*TASK DETAILS*: Repeat the entries exactly as they appear.

*INFORMATION SUPPLIED*:
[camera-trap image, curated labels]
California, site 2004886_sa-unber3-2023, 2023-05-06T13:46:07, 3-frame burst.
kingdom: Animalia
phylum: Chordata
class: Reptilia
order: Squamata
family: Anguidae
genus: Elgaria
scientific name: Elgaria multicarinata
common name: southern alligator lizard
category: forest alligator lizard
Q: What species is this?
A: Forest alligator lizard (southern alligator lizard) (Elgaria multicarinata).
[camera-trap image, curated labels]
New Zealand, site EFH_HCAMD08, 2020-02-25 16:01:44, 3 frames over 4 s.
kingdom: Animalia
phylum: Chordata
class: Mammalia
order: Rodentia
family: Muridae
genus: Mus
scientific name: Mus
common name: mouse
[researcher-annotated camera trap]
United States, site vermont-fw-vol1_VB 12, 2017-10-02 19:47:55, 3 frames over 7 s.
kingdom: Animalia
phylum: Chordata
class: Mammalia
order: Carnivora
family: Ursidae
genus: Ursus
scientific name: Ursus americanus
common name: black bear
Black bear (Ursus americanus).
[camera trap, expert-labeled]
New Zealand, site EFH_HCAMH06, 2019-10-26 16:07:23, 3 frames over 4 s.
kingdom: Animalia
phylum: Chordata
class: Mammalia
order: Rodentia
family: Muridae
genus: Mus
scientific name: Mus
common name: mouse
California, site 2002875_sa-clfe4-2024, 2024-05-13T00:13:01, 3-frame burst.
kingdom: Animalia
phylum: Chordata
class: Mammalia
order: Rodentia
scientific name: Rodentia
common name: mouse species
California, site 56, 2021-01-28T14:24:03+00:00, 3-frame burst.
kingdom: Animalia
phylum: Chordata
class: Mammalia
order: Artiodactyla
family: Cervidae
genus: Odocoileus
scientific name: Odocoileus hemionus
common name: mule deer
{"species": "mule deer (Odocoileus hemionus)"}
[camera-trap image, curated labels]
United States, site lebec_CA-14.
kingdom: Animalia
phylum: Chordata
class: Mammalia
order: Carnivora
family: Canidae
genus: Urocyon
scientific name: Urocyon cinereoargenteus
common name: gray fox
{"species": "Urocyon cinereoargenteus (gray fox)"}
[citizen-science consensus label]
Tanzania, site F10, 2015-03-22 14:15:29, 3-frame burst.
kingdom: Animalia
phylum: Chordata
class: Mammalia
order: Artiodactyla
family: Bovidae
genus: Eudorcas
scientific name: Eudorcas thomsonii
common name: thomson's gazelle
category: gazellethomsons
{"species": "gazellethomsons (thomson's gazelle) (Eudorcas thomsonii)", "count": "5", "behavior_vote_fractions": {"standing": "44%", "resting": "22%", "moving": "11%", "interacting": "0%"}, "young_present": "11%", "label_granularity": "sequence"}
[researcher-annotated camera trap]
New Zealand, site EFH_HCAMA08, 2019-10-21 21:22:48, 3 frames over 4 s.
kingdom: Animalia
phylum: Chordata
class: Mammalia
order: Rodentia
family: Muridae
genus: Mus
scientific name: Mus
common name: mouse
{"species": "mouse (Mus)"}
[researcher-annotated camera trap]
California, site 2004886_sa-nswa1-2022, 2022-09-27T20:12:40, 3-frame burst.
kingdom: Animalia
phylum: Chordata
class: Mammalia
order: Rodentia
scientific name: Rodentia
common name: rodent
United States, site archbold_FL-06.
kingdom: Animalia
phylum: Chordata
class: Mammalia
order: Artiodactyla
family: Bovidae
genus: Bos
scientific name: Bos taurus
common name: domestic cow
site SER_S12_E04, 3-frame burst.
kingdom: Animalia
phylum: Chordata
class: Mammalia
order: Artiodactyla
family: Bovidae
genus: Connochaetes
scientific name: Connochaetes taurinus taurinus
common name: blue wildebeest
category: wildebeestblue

*EXERCISE SOLUTION*:
[camera-trap image, curated labels]
California, site 2004886_sa-unber3-2023, 2023-05-06T13:46:07, 3-frame burst.
kingdom: Animalia
phylum: Chordata
class: Reptilia
order: Squamata
family: Anguidae
genus: Elgaria
scientific name: Elgaria multicarinata
common name: southern alligator lizard
category: forest alligator lizard
Q: What species is this?
A: Forest alligator lizard (southern alligator lizard) (Elgaria multicarinata).
[camera-trap image, curated labels]
New Zealand, site EFH_HCAMD08, 2020-02-25 16:01:44, 3 frames over 4 s.
kingdom: Animalia
phylum: Chordata
class: Mammalia
order: Rodentia
family: Muridae
genus: Mus
scientific name: Mus
common name: mouse
[researcher-annotated camera trap]
United States, site vermont-fw-vol1_VB 12, 2017-10-02 19:47:55, 3 frames over 7 s.
kingdom: Animalia
phylum: Chordata
class: Mammalia
order: Carnivora
family: Ursidae
genus: Ursus
scientific name: Ursus americanus
common name: black bear
Black bear (Ursus americanus).
[camera trap, expert-labeled]
New Zealand, site EFH_HCAMH06, 2019-10-26 16:07:23, 3 frames over 4 s.
kingdom: Animalia
phylum: Chordata
class: Mammalia
order: Rodentia
family: Muridae
genus: Mus
scientific name: Mus
common name: mouse
California, site 2002875_sa-clfe4-2024, 2024-05-13T00:13:01, 3-frame burst.
kingdom: Animalia
phylum: Chordata
class: Mammalia
order: Rodentia
scientific name: Rodentia
common name: mouse species
California, site 56, 2021-01-28T14:24:03+00:00, 3-frame burst.
kingdom: Animalia
phylum: Chordata
class: Mammalia
order: Artiodactyla
family: Cervidae
genus: Odocoileus
scientific name: Odocoileus hemionus
common name: mule deer
{"species": "mule deer (Odocoileus hemionus)"}
[camera-trap image, curated labels]
United States, site lebec_CA-14.
kingdom: Animalia
phylum: Chordata
class: Mammalia
order: Carnivora
family: Canidae
genus: Urocyon
scientific name: Urocyon cinereoargenteus
common name: gray fox
{"species": "Urocyon cinereoargenteus (gray fox)"}
[citizen-science consensus label]
Tanzania, site F10, 2015-03-22 14:15:29, 3-frame burst.
kingdom: Animalia
phylum: Chordata
class: Mammalia
order: Artiodactyla
family: Bovidae
genus: Eudorcas
scientific name: Eudorcas thomsonii
common name: thomson's gazelle
category: gazellethomsons
{"species": "gazellethomsons (thomson's gazelle) (Eudorcas thomsonii)", "count": "5", "behavior_vote_fractions": {"standing": "44%", "resting": "22%", "moving": "11%", "interacting": "0%"}, "young_present": "11%", "label_granularity": "sequence"}
[researcher-annotated camera trap]
New Zealand, site EFH_HCAMA08, 2019-10-21 21:22:48, 3 frames over 4 s.
kingdom: Animalia
phylum: Chordata
class: Mammalia
order: Rodentia
family: Muridae
genus: Mus
scientific name: Mus
common name: mouse
{"species": "mouse (Mus)"}
[researcher-annotated camera trap]
California, site 2004886_sa-nswa1-2022, 2022-09-27T20:12:40, 3-frame burst.
kingdom: Animalia
phylum: Chordata
class: Mammalia
order: Rodentia
scientific name: Rodentia
common name: rodent
United States, site archbold_FL-06.
kingdom: Animalia
phylum: Chordata
class: Mammalia
order: Artiodactyla
family: Bovidae
genus: Bos
scientific name: Bos taurus
common name: domestic cow
site SER_S12_E04, 3-frame burst.
kingdom: Animalia
phylum: Chordata
class: Mammalia
order: Artiodactyla
family: Bovidae
genus: Connochaetes
scientific name: Connochaetes taurinus taurinus
common name: blue wildebeest
category: wildebeestblue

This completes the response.